Nesse ponto, a proteção de dados na saúde digital é um tema crucial, uma vez que as tecnologias podem coletar e armazenar uma grande quantidade de informações pessoais e sensíveis dos pacientes. Assim, é fundamental garantir que os dados sejam tratados de forma ética e segura, em conformidade com a LGPD e outras normas aplicáveis. Por exemplo, as instituições de saúde devem implementar medidas de segurança robustas para proteger os dados contra acessos não autorizados, perdas ou vazamentos. Além disso, os pacientes devem ter o direito de acessar, retificar ou solicitar a exclusão de seus dados, bem como de consentir ou revogar o uso de suas informações para determinadas finalidades.

Ademais, o desenvolvimento e uso de IA na saúde exigem diretrizes éticas claras, que orientem a atuação de profissionais, empresas e instituições. Nesse sentido, é importante que a IA seja utilizada de forma responsável e transparente, com o objetivo de promover o bem-estar dos pacientes e da sociedade. Por exemplo, os algoritmos de IA devem ser desenvolvidos de forma a evitar vieses e discriminações, e os profissionais de saúde devem ser capacitados para utilizar a IA de forma ética e segura. Outrossim, é fundamental que a IA seja utilizada como uma ferramenta de apoio ao trabalho dos profissionais de saúde, e não como uma substituta da relação médico-paciente.

Diante desse cenário, a interseção entre responsabilidade civil e regulação de tecnologias na saúde apresenta desafios significativos, como a necessidade de adaptar a legislação existente, a complexidade da determinação da responsabilidade em casos envolvendo IA, e a garantia da segurança e privacidade dos dados dos pacientes.

Por fim, superar esses desafios é fundamental para garantir que as tecnologias na saúde sejam utilizadas de forma ética e segura, em benefício dos pacientes e da sociedade. Para tanto, isso requer um diálogo contínuo entre diferentes atores, como profissionais de saúde, desenvolvedores de tecnologia, juristas, reguladores e pacientes.

Em última análise, a crescente utilização de tecnologias na saúde oferece o potencial de transformar a área, mas também levanta questões importantes sobre responsabilidade e regulamentação.

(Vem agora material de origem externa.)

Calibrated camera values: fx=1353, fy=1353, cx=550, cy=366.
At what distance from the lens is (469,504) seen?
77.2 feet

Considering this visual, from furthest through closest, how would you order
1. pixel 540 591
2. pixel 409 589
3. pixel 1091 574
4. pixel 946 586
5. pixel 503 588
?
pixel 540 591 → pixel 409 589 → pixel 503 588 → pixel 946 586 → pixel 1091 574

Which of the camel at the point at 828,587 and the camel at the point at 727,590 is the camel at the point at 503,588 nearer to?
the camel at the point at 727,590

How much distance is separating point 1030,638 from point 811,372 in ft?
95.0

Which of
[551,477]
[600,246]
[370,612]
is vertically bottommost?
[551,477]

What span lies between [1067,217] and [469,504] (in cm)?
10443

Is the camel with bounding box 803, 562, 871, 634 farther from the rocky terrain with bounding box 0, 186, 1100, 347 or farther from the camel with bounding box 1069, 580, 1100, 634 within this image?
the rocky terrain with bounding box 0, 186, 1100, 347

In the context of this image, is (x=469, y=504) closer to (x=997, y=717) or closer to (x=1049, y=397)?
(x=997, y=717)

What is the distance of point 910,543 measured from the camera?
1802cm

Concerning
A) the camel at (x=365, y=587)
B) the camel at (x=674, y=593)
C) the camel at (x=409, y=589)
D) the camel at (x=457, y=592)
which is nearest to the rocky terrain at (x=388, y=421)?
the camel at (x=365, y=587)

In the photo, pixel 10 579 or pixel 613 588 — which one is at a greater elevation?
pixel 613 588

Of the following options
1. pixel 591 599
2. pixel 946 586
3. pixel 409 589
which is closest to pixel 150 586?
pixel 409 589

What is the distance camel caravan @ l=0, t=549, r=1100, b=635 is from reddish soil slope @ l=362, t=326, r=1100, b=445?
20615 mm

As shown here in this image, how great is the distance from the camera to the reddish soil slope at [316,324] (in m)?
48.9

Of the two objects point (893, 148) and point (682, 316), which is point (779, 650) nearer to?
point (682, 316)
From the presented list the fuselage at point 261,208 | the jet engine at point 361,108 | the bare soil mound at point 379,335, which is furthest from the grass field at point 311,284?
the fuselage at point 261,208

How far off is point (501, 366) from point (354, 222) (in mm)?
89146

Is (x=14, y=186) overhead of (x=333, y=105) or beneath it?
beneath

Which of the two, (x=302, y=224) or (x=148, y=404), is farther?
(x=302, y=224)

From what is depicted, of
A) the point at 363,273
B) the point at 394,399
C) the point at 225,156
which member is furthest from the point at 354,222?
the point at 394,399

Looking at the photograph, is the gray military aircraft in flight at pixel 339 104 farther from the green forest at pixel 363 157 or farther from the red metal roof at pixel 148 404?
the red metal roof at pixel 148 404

Assim, ao abordar esses desafios de forma proativa e colaborativa, podemos garantir que as tecnologias na saúde sejam utilizadas de forma ética e segura, em benefício de todos.

Em suma, a responsabilidade civil e a regulação de tecnologias na saúde são temas complexos e dinâmicos, que exigem uma análise cuidadosa e uma abordagem multidisciplinar. Dessa forma, é fundamental que a legislação e a regulamentação acompanhem a evolução tecnológica, garantindo a segurança dos pacientes, a qualidade dos serviços e a proteção de dados.

Referências:

KFOURI NETO, Miguel. Responsabilidade Civil do Médico (Livro Eletrônico). 11ed- São Paulo: Thomson Reuters Brasil, 2011.

PEIXOTO, Fabiano Hartmann. Direito e Inteligencia Artificial: referenciais básicos (Livro Eletrônico): com comentários à resolução CNJ 332/2020 – Brasília, DF: Ed do autor: DR.IA, 2020. 

MALDONADO E BLUM. Viviane Nóbrega e Renato Opice. LGPD: Lei Geral de Proteção de Dados comentada (Livro Eletrônico) – 2 ed.rev., atual. e ampl. – São Paulo: Thomson Reuters Brasil, 2020.